İlknur Buçan Kırkbir

received her Bachelor’s degree in Nursing from Karadeniz Technical University, Master’s and Ph.D. degrees in Biostatistics and Medical Informatics, from Karadeniz Technical University. Her research interests include health sciences, biostatistics, data analysis, clinical decision support systems, and machine learning.

Tuğba Kurt

is a statistician at the Karadeniz Technical University, Farabi Hospital. She is also a Ph.D. student in the department of biostatistics and medical informatics at Karadeniz Technical University, Turkey. Furthermore, she did her master’s degree (Acute Appendicitis Hybrid Decision Support System) in Biostatistics and Medical Informatics, at Karadeniz Technical University. Her research interests are statistics, biostatistics, data analysis, machine learning, and other statistical learning techniques. Her doctorate thesis is about Developing a Cumulative Conception Forecast Model with AI Approach.

Serbülent Ünsal

is a research assistant at the Department of Biostatistics and Medical Informatics, Karadeniz Technical University, Turkey. He is a Ph.D. candidate at Middle East Technical University, Turkey in Medical Informatics. His research interests include the application and development of cutting-edge AI/ML methods in biomedical&biomolecular data, AI-aided antibody design, immunoinformatics, and translational bioinformatics.

Cavit Kart

is currently a professor of Gynecology and Obstetrics in the School of Medicine at Karadeniz Technical University. His research areas include medicine, health sciences, surgery medicine sciences, obstetrics, and gynecology.
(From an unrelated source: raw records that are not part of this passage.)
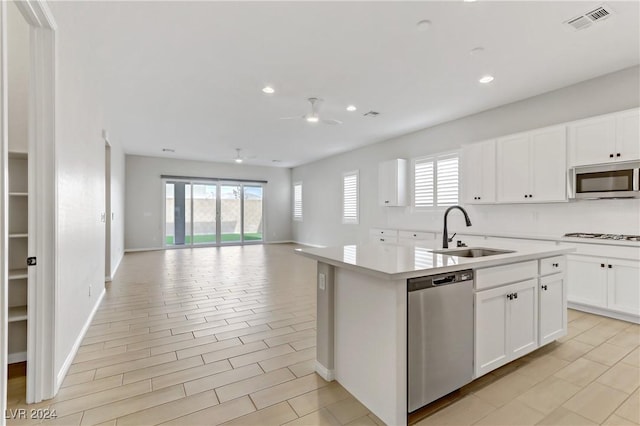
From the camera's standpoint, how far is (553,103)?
4195 mm

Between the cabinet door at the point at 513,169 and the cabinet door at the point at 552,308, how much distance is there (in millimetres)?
1955

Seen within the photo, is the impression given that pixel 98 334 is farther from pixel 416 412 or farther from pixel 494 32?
pixel 494 32

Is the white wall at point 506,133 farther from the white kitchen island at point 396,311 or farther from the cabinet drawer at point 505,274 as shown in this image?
the cabinet drawer at point 505,274

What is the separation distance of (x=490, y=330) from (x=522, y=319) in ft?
1.34

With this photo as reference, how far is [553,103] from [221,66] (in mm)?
4399

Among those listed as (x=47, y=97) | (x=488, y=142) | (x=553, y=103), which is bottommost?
(x=47, y=97)

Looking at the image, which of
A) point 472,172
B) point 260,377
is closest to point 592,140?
point 472,172

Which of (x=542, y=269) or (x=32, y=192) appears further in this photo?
(x=542, y=269)

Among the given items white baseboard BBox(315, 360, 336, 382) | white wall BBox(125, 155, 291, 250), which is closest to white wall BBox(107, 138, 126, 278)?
white wall BBox(125, 155, 291, 250)

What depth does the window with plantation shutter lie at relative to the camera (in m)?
5.49

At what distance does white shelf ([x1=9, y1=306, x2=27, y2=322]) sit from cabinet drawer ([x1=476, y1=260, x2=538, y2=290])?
3.10 meters

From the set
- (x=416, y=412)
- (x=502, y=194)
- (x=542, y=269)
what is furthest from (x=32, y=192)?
(x=502, y=194)

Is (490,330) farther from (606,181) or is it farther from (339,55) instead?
(339,55)

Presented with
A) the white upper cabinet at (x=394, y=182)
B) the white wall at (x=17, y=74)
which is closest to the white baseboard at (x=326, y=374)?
the white wall at (x=17, y=74)
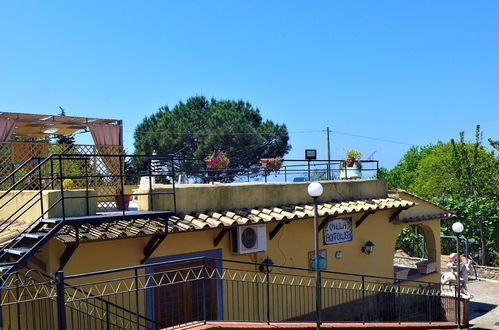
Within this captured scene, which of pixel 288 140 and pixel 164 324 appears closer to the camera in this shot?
pixel 164 324

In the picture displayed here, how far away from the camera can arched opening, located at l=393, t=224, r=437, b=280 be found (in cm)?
1590

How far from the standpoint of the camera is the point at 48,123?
13344mm

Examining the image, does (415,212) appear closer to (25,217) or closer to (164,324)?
(164,324)

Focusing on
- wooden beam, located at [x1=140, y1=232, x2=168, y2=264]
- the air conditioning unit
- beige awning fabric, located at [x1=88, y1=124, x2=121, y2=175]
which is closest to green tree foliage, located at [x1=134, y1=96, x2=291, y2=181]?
beige awning fabric, located at [x1=88, y1=124, x2=121, y2=175]

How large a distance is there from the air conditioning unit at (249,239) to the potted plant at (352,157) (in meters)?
5.21

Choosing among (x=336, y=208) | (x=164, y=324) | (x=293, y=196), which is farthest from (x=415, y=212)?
(x=164, y=324)

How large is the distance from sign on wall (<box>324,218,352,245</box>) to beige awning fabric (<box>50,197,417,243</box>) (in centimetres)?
56

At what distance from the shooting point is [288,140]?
37812 mm

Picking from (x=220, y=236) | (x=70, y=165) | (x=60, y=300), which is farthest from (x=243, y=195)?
(x=70, y=165)

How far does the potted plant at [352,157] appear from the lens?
14.7m

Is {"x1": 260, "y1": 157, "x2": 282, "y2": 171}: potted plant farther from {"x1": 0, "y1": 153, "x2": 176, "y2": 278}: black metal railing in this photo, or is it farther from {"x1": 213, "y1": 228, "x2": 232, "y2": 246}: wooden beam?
{"x1": 0, "y1": 153, "x2": 176, "y2": 278}: black metal railing

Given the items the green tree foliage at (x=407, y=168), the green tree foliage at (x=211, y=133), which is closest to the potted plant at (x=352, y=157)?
the green tree foliage at (x=211, y=133)

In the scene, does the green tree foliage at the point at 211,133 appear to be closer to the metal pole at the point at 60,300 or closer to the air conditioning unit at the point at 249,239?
the air conditioning unit at the point at 249,239

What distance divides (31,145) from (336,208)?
9.42 meters
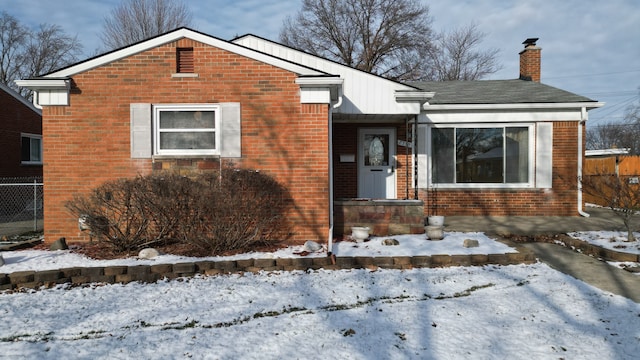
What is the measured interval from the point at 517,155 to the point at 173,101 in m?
8.74

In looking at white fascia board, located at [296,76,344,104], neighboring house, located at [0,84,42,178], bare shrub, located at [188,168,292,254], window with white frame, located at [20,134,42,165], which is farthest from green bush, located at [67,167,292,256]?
window with white frame, located at [20,134,42,165]

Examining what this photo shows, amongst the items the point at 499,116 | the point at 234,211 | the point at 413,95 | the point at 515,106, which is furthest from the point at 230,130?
the point at 515,106

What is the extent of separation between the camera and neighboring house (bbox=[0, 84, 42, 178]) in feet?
49.9

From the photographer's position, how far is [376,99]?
31.2 ft

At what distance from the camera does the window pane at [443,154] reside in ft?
35.7

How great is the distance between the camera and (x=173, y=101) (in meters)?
7.34

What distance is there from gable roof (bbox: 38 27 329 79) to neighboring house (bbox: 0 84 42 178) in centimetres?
1056

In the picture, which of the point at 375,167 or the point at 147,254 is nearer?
the point at 147,254

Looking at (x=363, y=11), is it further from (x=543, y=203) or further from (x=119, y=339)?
(x=119, y=339)

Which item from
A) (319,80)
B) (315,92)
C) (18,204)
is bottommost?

He has published many publications in his field and has been involved in research projects.

Neslihan Baki

is a Ph.D. student in Biostatistics and Medical Informatics at Karadeniz Technical University. She Works at the Ministry of Health in Turkey. Her research areas include data analysis, decision support systems, and EEG Digital Signal Processing.

Kemal Turhan

is a professor at the Department of Biostatistics and Medical Informatics, Karadeniz Technical University, Turkey. He received his Ph.D. and Master's degree from Karadeniz Technical University and his Bachelor's degree at Hacettepe University, Turkey. He has various publications on Medical Informatics and Biostatistics.

Appendix

Figure 4

Fig. 4.

Ethical approval

Funding

This study was funded and supported as a project by the Scientific and Technological Research Council of Turkey (TUBITAK) ARDEB 1001 program with project no 118S300.

Declarations

Ethical approval

The authors confirm that the study was approved by the appropriate institutional ethics committee (Karadeniz Technical University Faculty of Medicine Scientific Research Ethics Committee) and certify that the study was performed by the ethical standards as laid down in the 1964 Declaration of Helsinki and its later amendments or comparable ethical standards.

Informed consent

The authors confirm that informed consent was obtained from all individual participants included in the study.

Conflict of interest

The authors declare no competing interests.